Since B.C.’s public health-care system includes a pharmacare program that reimburses eligible patients, private drug plans that want to integrate and shift claims costs to the program will have to ensure that affected biologic patients switch from the originator biologic to the biosimilar in sync with the change, says Suzanne Lepage, a private health plan strategist.
“If patients do not switch as required by the Fair Pharma- Care Biosimilars Initiative, their claims will not transition from private to public coverage when their deductible has been met, which could result in much higher costs for private drug plans.”
Alberta is following B.C.’s lead, requiring adults taking Enbrel, Copaxone, Lantis, Neulasta, Neupogen and Remicade to switch to the biosimilar drug before July 1, 2020. Lepage says Alberta Blue Cross, which administers the provincial drug plan, as well as private drug plans in the province, has confirmed that the province’s program will not apply to private group health plans.

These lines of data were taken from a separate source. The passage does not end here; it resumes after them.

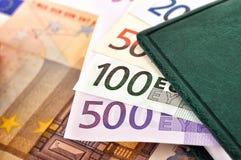 Money and diary Royalty Free Stock Photos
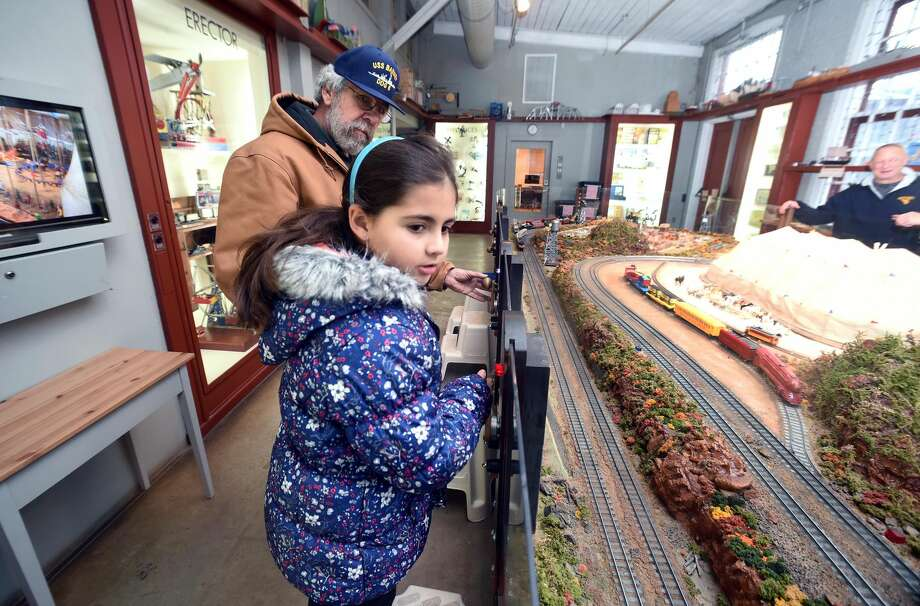 Bob Smith of West Haven and his granddaughter, Nyla Jaser, 8, of Milford activate trains at the Eli Whitney Museum's Mr. Gilbert Railroad American Flyer Trains exhibit in Hamden.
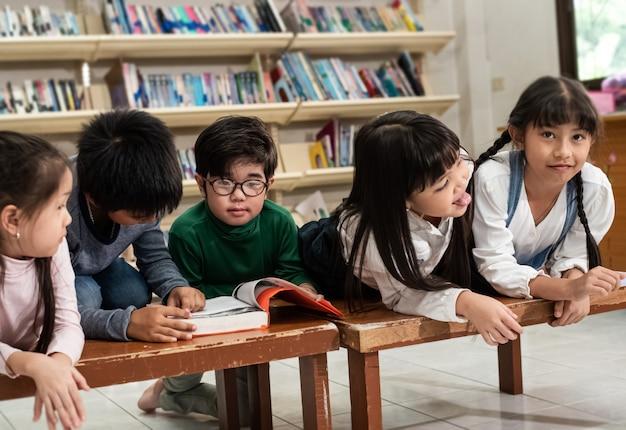 Cinq enfants allongés sur un bureau en bois, parler et lire un livre, faire de l'activité ensemble, à l'école, une lumière floue autour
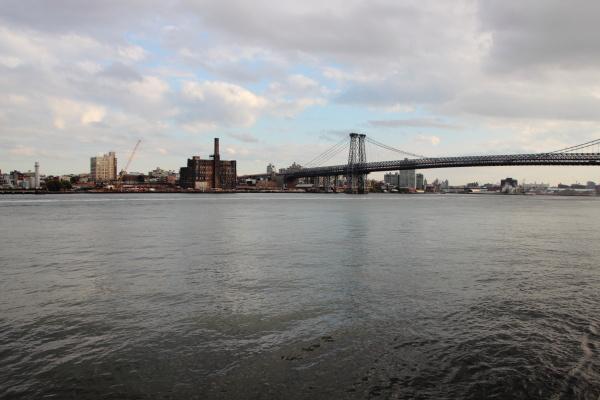 metal bridge crossing east river with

And, while details weren’t available at press time, the Ontario government approved a new biosimilars policy on Jan. 30. While Martinez says it’s important to align drug adjudication closely with provincial drug programs and initiatives, she notes Canada Life evaluates each biosimilar on its own merit to determine the right strategy for each particular drug.
“We really have to be robust in our approach on biosimilars and not have a one-size-fits-all. So you can end up either entering into a listing agreement with the brand-name biologic to get a lower price, you could limit the reimbursement up to the price of the biosimilar, you could have preferential listings and list only the biosimilars or you could have a combination of approaches.”
Many employers are interested in better understanding biosimilars, given their complexity, says Rose Kwan, a partner in Mercer Canada’s health team. “It is not going to be an easy and quick-fix-like generic substitution, just because [of] the complexity of biosimilars. It’s a bit more involved in terms of the approval and the substitution piece.”
Joanne Jung, director of health and group benefits and pharmacy practice leader at Willis Towers Watson, highlights that plan sponsors have to understand all the implications for their plan members of both approaches, as well as the costs. “Is one more favourable than the other and what is the ultimate impact to their plan members?”
Developing policy issues
Finally, several broader policy issues have the potential to affect drug plans this year. One the industry is watching closely is the Patented Medicine Prices Review Board’s draft guidelines, which were published in late 2019 and aim to address the rules outlining new factors for setting patented drug prices.
The regulations, which are set to take effect in July, would provide the PMPRB with the actual market price of medicines in Canada, rather than the “sticker” price, to more accurately assess whether a price is reasonable when setting a ceiling. They will also let the PMPRB consider whether the drug price reflects the value it has for patients.
Joe Farago, executive director of private payers and investment at Innovative Medicines Canada, says these regulations are the most significant policy changes the pharmaceutical industry has seen in decades — and they come with trade-offs for stakeholders.
“One of the major impacts is potentially that the price of new, innovative drugs will be lowered by 70 per cent or more,” he says. “And for the private market, the translation would be that newer drugs that are being impacted won’t be launched in Canada or will be significantly delayed.”
Depending on how these policies are implemented, Farago says Canadians with private and public coverage could experience a lack of access to some therapies. “These new policies are not just going to be impacting very expensive drugs for rare disease — they’re going to be implemented for all drugs that will be coming to Canada, regardless of price.”
Helen Burnett-Nichols is a freelance writer based in Hamilton, Ont.